Content starts
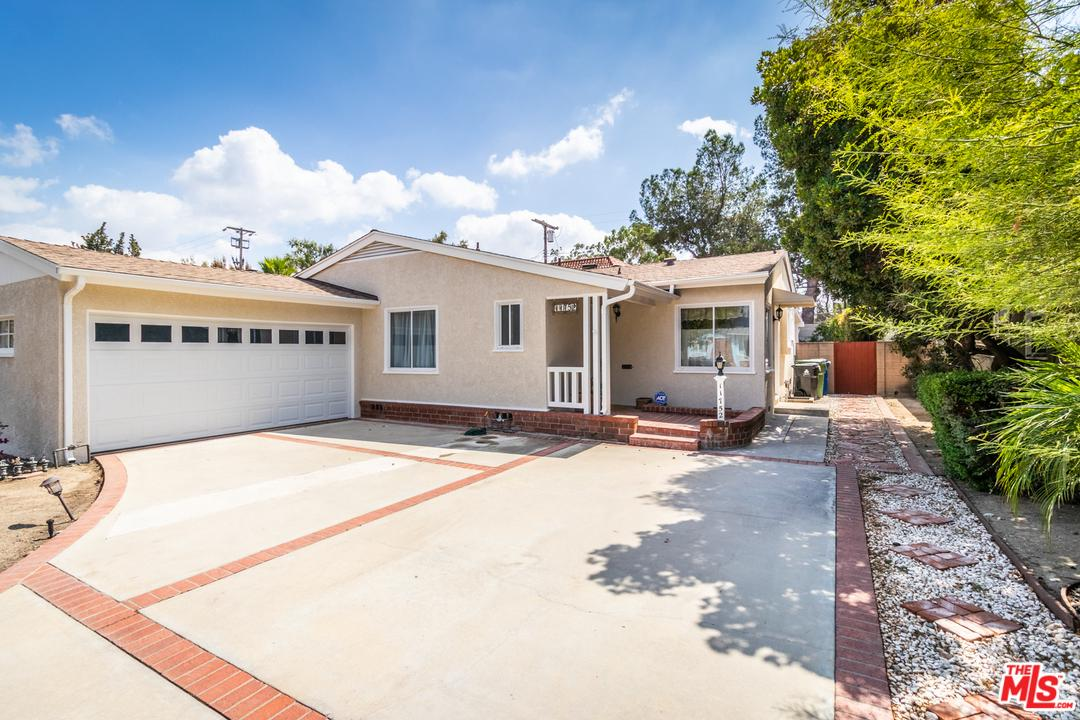 Photo of 11752 COLLINS ST, North Hollywood, CA 91607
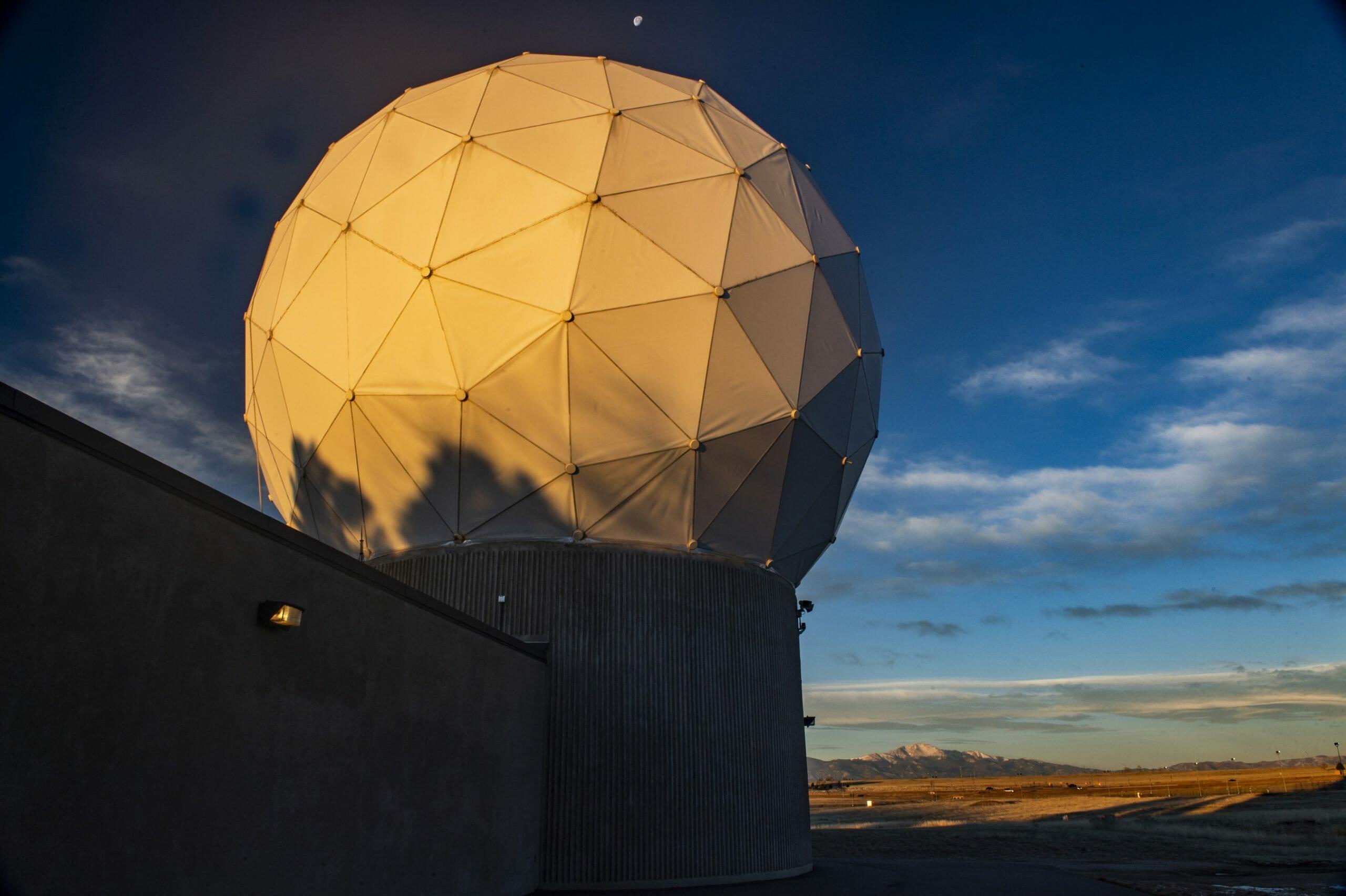 Ground-antenna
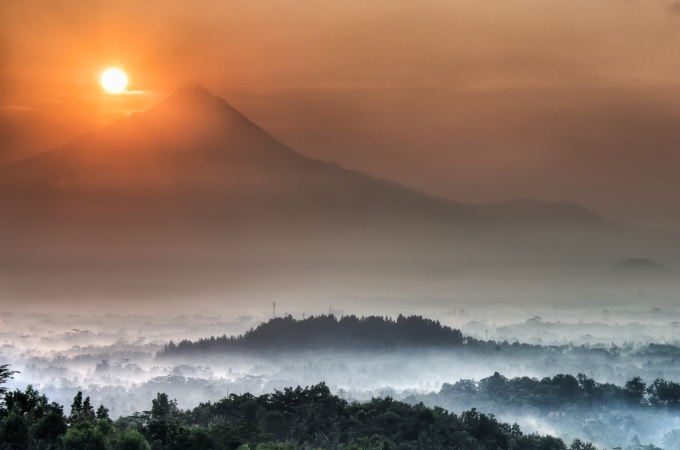 Sunrise Chasing Part 1 – Borobudur, East Java, Indonesia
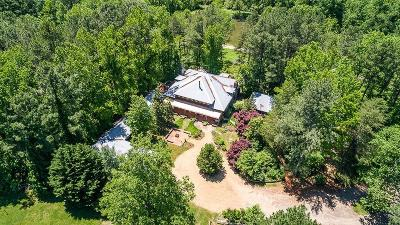 Walton County, Gwinnett County, Barrow County, Hall County, Forsyth County Single Family Home For Sale: 6749 Stringer Road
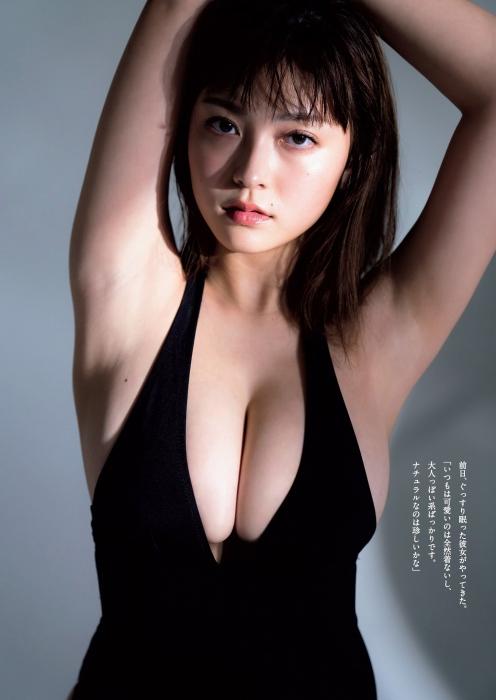 櫻井音乃の初水着グラビアエロ画像003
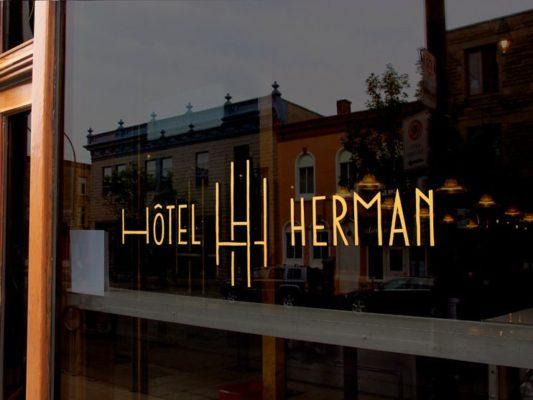Interior del HOTEL HERMAN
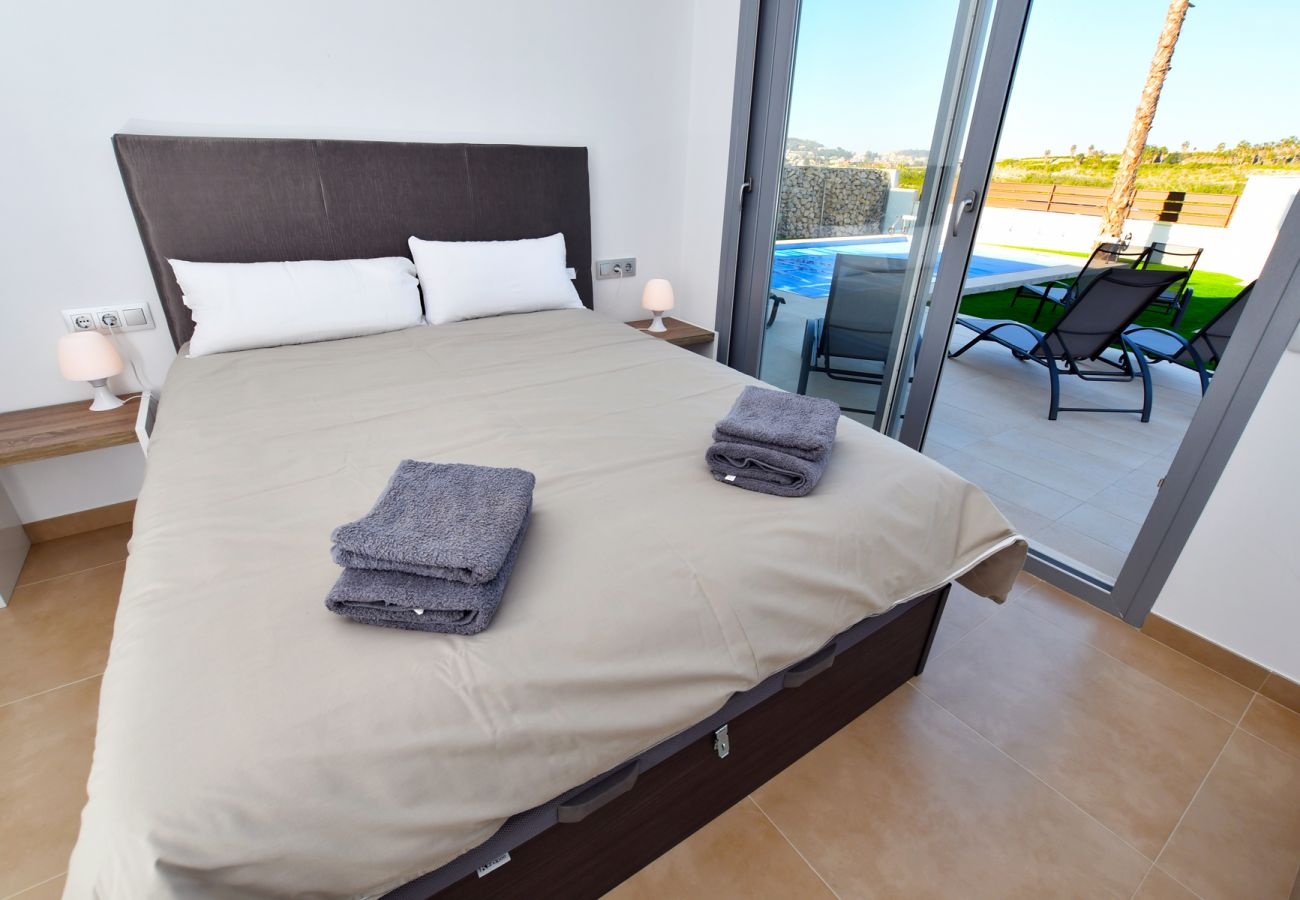 Zapholiday - 3021 - villa Orihuela, Alicante - slaapkamer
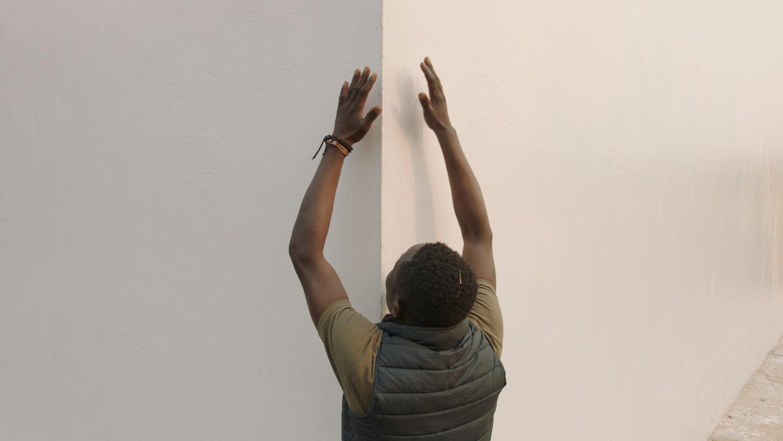 Matthieu Kasiama bij de White Cube in Lusanga in Congo.  Beeld Renzo Martens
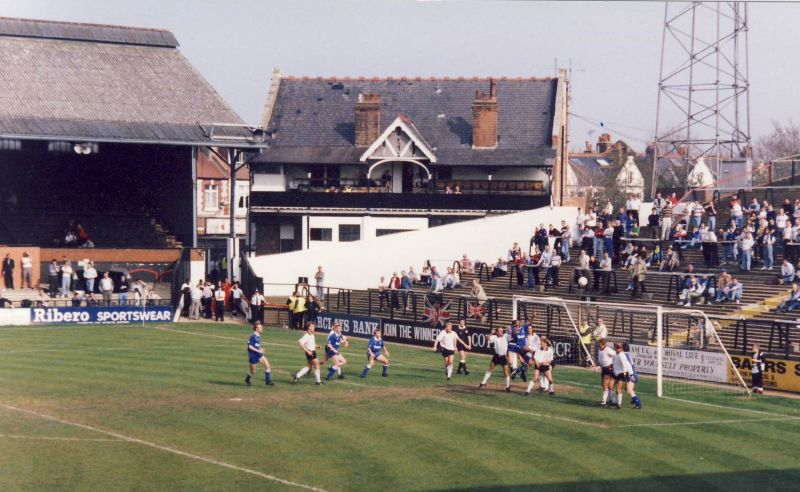 File:Craven Cottage 1987 2.jpg - Wikimedia Commons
Content ends
Task item:
The answer must consist solely of the lines from the one with "Walton County, Gwinnett" through the final line of the data, each reproduced exactly and with pictures omitted.

Solution:
 Walton County, Gwinnett County, Barrow County, Hall County, Forsyth County Single Family Home For Sale: 6749 Stringer Road
 櫻井音乃の初水着グラビアエロ画像003
Interior del HOTEL HERMAN
 Zapholiday - 3021 - villa Orihuela, Alicante - slaapkamer
 Matthieu Kasiama bij de White Cube in Lusanga in Congo.  Beeld Renzo Martens
 File:Craven Cottage 1987 2.jpg - Wikimedia Commons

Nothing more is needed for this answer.